A. In some ways explaining what bonded leather is can be the same as describing the difference between a 100% beefsteak burger and a piece of steak.
The material is leather that is “left over” or otherwise not in its original form, pressed together and adhered to other leather via a bonding agent. This type of leather, sometimes referred to as reconstituted leather, is an alternative to what is known as genuine leather, which are whole pieces of animal hide. Some may confuse bonded leather with artificial leather or synthetic leather, which should not be done. In some cases, a bonded leather product is 100 percent leather. In other cases, such as bonded leather upholstery, there could be as little as 17 percent leather in the product, the other 83% would be made up of a synthetic or man-made fibre and the bonding agent.

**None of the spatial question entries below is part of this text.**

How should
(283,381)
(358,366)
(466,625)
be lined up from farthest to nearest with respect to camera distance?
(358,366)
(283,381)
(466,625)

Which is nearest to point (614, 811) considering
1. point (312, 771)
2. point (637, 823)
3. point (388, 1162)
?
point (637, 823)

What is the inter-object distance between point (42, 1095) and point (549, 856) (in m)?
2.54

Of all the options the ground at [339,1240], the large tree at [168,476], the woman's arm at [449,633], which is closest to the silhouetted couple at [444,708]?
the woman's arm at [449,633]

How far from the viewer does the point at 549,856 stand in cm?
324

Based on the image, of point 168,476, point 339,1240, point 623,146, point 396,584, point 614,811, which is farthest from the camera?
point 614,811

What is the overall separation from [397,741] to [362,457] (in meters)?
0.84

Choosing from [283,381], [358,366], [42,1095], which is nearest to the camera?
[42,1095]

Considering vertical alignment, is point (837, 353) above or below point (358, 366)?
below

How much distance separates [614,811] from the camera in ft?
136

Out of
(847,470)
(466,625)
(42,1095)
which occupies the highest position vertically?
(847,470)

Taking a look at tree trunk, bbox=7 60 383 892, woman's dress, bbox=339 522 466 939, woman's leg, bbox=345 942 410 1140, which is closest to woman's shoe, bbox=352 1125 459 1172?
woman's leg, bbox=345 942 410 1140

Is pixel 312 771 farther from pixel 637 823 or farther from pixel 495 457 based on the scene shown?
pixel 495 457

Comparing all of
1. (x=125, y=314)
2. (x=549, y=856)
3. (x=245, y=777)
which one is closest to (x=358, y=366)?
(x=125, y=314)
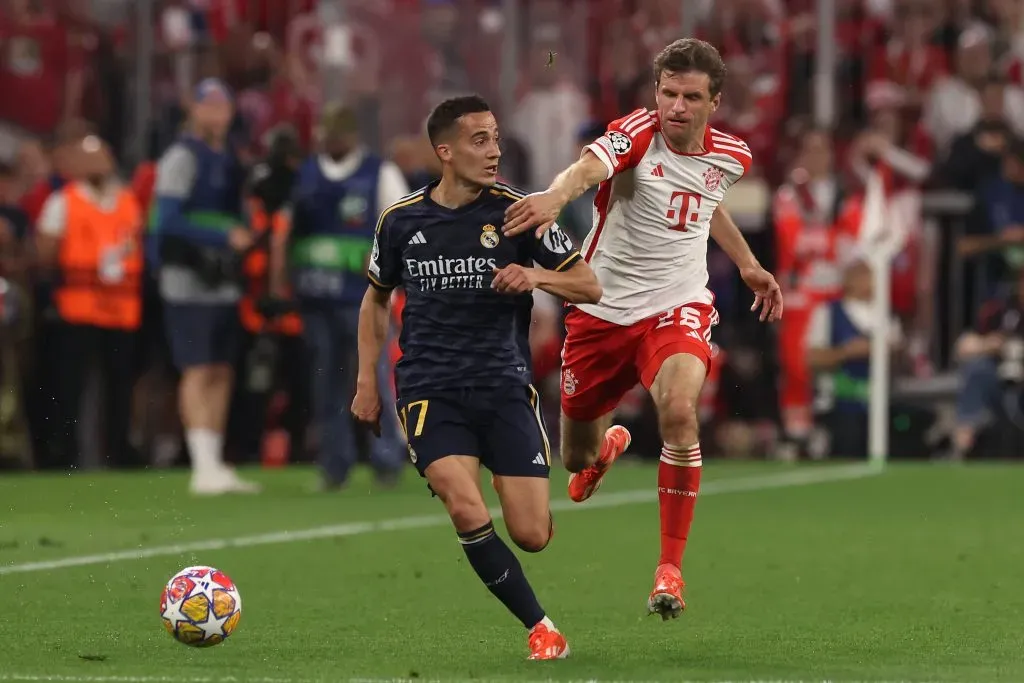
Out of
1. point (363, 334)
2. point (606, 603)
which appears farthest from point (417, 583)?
point (363, 334)

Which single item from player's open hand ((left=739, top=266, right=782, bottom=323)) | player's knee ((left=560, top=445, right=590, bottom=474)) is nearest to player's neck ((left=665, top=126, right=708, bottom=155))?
player's open hand ((left=739, top=266, right=782, bottom=323))

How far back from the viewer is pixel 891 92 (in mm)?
18875

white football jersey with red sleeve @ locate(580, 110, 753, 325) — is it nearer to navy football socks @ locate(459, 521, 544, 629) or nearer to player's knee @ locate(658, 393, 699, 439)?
player's knee @ locate(658, 393, 699, 439)

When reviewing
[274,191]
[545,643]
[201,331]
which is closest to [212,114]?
[274,191]

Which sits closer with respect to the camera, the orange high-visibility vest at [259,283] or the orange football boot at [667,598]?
the orange football boot at [667,598]

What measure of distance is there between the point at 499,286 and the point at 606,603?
2209mm

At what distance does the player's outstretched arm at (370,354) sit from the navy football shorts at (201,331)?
271 inches

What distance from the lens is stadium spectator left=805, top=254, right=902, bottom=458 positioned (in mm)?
17625

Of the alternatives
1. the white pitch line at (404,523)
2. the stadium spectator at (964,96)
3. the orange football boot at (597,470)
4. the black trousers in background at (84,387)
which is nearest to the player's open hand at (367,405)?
the orange football boot at (597,470)

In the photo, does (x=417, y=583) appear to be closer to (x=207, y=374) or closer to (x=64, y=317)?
(x=207, y=374)

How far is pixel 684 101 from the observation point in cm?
841

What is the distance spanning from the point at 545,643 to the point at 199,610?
3.80 ft

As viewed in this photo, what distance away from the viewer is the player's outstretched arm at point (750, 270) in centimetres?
878

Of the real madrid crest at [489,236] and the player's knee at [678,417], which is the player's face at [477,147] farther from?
the player's knee at [678,417]
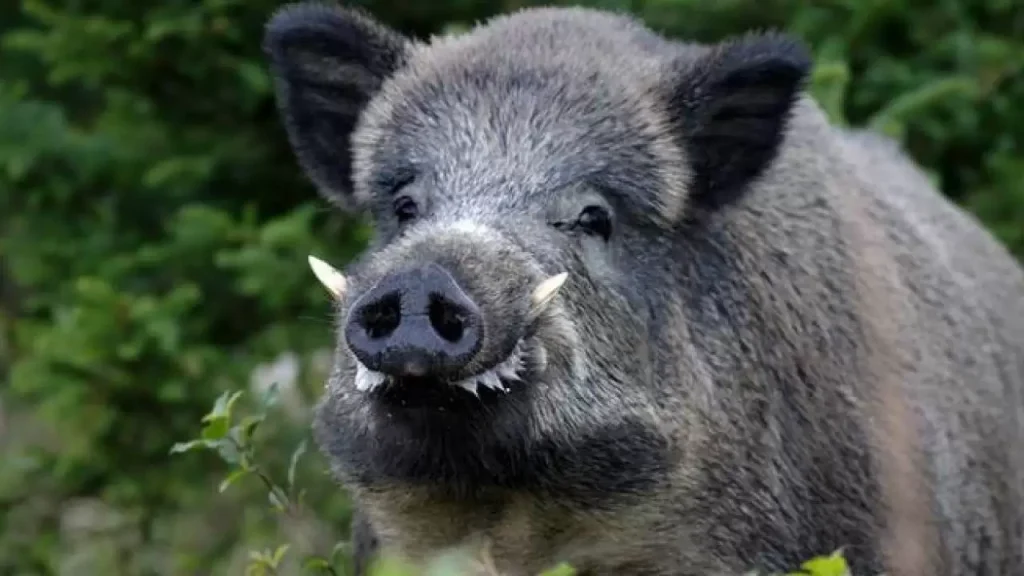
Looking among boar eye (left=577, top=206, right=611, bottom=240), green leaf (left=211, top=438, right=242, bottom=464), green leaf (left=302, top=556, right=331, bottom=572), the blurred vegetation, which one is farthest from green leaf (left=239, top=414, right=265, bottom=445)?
the blurred vegetation

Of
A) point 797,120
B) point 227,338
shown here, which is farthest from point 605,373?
point 227,338

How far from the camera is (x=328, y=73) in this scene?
5.64 metres

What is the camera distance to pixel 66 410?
7.93 meters

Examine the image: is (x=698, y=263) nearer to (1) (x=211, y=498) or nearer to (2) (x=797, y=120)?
(2) (x=797, y=120)

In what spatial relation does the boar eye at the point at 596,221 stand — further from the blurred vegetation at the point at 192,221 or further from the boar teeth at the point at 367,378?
the blurred vegetation at the point at 192,221

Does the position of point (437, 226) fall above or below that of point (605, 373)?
above

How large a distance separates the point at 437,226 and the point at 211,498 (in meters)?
3.76

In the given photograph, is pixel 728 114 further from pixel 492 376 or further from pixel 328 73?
pixel 492 376

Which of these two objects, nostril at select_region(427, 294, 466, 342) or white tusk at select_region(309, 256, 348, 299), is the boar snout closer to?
nostril at select_region(427, 294, 466, 342)

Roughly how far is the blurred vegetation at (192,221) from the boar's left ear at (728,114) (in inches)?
98.4

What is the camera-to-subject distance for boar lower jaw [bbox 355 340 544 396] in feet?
14.3

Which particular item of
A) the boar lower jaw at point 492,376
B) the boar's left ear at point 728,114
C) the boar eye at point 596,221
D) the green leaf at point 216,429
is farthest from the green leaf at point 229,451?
the boar's left ear at point 728,114

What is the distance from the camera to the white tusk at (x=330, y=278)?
4.71 m

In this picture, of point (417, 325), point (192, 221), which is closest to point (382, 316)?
point (417, 325)
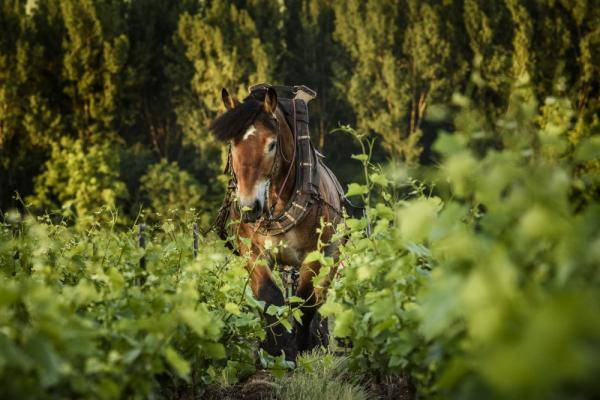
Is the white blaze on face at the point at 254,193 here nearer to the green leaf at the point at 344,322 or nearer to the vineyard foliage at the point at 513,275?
the green leaf at the point at 344,322

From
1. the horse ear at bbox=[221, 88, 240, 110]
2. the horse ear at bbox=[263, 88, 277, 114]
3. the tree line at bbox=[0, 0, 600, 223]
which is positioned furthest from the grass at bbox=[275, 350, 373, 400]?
the tree line at bbox=[0, 0, 600, 223]

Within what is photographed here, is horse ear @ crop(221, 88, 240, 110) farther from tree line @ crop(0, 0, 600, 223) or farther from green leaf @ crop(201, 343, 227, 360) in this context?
tree line @ crop(0, 0, 600, 223)

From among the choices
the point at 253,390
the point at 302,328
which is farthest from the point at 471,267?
the point at 302,328

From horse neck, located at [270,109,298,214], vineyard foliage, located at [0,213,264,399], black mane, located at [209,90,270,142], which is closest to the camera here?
vineyard foliage, located at [0,213,264,399]

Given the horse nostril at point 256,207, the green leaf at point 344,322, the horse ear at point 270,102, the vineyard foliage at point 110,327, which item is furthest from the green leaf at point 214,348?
the horse ear at point 270,102

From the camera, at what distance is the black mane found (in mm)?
3934

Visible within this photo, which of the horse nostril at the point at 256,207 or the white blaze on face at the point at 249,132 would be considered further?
the white blaze on face at the point at 249,132

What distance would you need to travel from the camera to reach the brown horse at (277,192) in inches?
155

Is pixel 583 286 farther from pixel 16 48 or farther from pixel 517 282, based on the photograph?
pixel 16 48

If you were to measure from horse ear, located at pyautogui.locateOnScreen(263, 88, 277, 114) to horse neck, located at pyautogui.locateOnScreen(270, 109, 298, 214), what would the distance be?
95 millimetres

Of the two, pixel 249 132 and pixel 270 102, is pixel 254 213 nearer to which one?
pixel 249 132

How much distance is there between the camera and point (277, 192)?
4.28 m

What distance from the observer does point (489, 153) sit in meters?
1.66

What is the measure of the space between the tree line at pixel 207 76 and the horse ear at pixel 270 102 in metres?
15.3
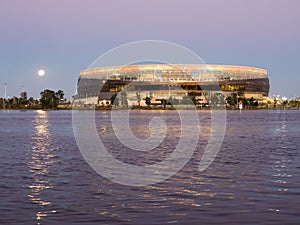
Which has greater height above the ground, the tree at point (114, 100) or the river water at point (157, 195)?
the tree at point (114, 100)

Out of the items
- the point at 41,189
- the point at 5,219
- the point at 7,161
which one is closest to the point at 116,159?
the point at 7,161

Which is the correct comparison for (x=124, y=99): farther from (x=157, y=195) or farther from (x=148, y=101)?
(x=157, y=195)

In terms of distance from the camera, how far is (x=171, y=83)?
158 m

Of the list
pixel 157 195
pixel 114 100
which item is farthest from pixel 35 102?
pixel 157 195

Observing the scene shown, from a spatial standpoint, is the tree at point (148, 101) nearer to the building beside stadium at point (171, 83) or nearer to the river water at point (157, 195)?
the building beside stadium at point (171, 83)

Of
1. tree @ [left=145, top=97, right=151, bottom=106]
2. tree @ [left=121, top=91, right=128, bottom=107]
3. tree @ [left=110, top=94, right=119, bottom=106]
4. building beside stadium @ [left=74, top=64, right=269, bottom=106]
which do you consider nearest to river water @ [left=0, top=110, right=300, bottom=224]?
tree @ [left=145, top=97, right=151, bottom=106]

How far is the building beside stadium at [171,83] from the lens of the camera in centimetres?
15775

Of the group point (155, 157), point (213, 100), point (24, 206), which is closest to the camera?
point (24, 206)

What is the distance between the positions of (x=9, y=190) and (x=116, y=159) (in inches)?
254

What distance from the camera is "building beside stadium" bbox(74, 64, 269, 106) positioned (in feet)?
518

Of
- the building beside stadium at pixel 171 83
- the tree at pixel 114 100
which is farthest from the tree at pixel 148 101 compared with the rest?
the tree at pixel 114 100

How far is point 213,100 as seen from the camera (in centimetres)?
15375

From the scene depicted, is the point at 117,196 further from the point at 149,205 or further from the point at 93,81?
the point at 93,81

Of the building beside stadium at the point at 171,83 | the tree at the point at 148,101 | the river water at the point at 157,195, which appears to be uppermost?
the building beside stadium at the point at 171,83
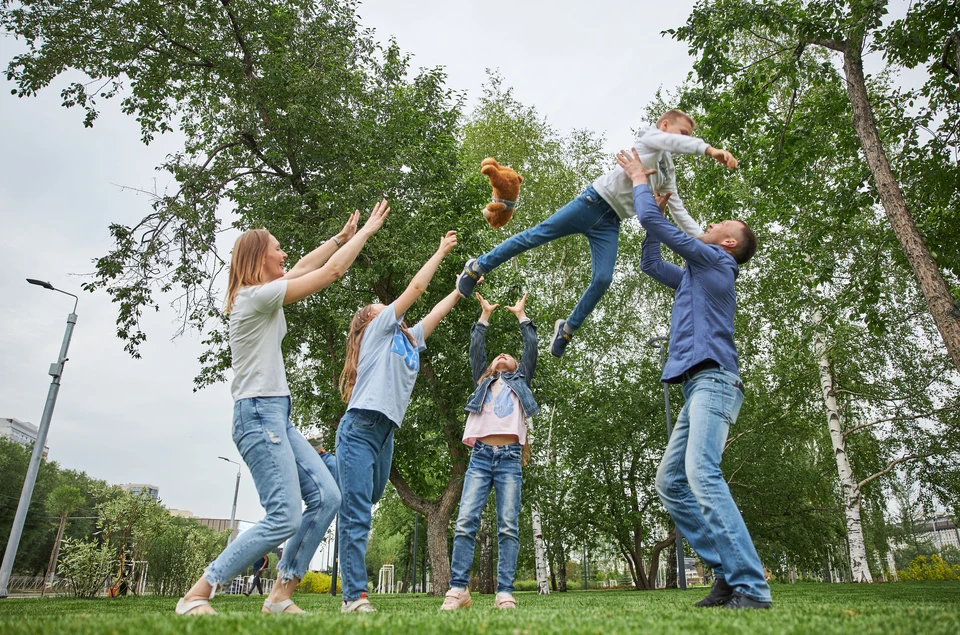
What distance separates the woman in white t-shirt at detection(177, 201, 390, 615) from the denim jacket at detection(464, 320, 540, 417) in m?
1.96

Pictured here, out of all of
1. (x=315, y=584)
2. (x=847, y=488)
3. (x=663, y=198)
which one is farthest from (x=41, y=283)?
(x=315, y=584)

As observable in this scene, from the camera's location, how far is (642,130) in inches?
204

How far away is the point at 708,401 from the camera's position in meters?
3.76

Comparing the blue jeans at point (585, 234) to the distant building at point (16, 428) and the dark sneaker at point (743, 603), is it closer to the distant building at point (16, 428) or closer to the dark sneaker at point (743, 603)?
the dark sneaker at point (743, 603)

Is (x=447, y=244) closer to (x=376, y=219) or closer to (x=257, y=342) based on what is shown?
(x=376, y=219)

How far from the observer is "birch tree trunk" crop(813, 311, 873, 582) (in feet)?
56.7

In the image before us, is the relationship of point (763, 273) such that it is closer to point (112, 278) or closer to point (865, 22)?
point (865, 22)

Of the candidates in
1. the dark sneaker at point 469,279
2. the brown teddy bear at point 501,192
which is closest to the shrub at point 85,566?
the dark sneaker at point 469,279

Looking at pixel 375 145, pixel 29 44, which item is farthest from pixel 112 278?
pixel 375 145

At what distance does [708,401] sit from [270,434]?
104 inches

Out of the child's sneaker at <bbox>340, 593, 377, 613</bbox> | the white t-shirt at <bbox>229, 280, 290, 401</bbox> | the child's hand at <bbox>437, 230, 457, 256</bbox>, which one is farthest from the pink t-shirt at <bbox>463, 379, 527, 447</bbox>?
the white t-shirt at <bbox>229, 280, 290, 401</bbox>

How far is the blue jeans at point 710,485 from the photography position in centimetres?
351

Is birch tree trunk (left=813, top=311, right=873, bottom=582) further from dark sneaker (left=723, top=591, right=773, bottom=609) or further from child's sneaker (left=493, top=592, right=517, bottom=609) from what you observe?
dark sneaker (left=723, top=591, right=773, bottom=609)

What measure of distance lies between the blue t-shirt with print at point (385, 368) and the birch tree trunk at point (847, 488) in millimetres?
15214
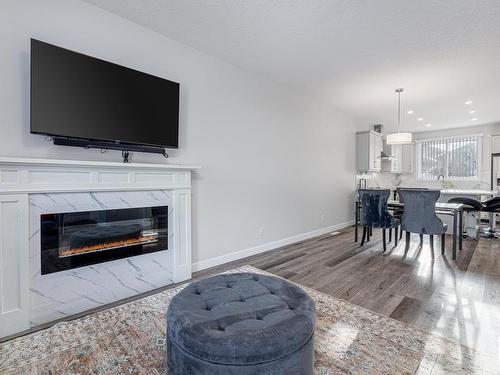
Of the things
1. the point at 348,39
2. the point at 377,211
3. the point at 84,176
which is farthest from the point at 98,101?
the point at 377,211

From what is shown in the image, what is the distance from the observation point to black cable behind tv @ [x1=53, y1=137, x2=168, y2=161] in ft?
7.04

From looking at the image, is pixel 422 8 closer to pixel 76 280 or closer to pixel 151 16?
pixel 151 16

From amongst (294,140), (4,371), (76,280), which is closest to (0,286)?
(76,280)

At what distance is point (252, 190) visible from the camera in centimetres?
380

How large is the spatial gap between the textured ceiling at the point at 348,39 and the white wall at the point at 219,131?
0.22 meters

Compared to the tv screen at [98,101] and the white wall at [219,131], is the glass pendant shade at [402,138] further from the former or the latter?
the tv screen at [98,101]

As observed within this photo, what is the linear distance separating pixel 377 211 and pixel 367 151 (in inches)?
94.6

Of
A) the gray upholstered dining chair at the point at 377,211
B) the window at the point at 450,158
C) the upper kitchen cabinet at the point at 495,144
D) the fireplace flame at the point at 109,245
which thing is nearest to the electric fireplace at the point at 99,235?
the fireplace flame at the point at 109,245

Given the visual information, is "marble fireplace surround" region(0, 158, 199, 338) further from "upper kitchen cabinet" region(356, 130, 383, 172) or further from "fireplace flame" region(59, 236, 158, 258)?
"upper kitchen cabinet" region(356, 130, 383, 172)

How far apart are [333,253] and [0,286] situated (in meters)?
3.74

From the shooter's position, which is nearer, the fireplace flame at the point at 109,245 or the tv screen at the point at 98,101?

Those looking at bonded leather should understand this is an option that does include real leather. Some may appreciate that fact, while others may not. The difference between bonded leather and genuine leather, in terms of quality and looks, can be hard to see. If it is done properly, the grains and textures of bonded leather should look very close to that of genuine leather. In some cases, the only different may be that the texture of the bonded leather may not be quite as pronounced as that of natural-grained genuine leather. The function, smell, and overall appearance remains much the same, however. (source: Wise Guy).
CARING for LEATHER
Leather furniture needs to be cleaned and maintained on a regular basis. The most common problem is the drying out of its oils and water. The primary culprit is the sun. Also, heat and air conditioning can cause this as well. It is recommended to try to keep leather furniture away from these elements.
Leather needs to be cleaned to prevent airborne dust and particles from building up on the surface. Once they build up they tend to clog its pores, and as the leather is flexed, they travel down into its fibres. The leather becomes hard, and is more prone to cracking and splitting. Thus the chances of your keys or a pet making permanent scratches are higher on un-cleaned leather furniture. These contaminants need to be removed and conditioner should be applied after.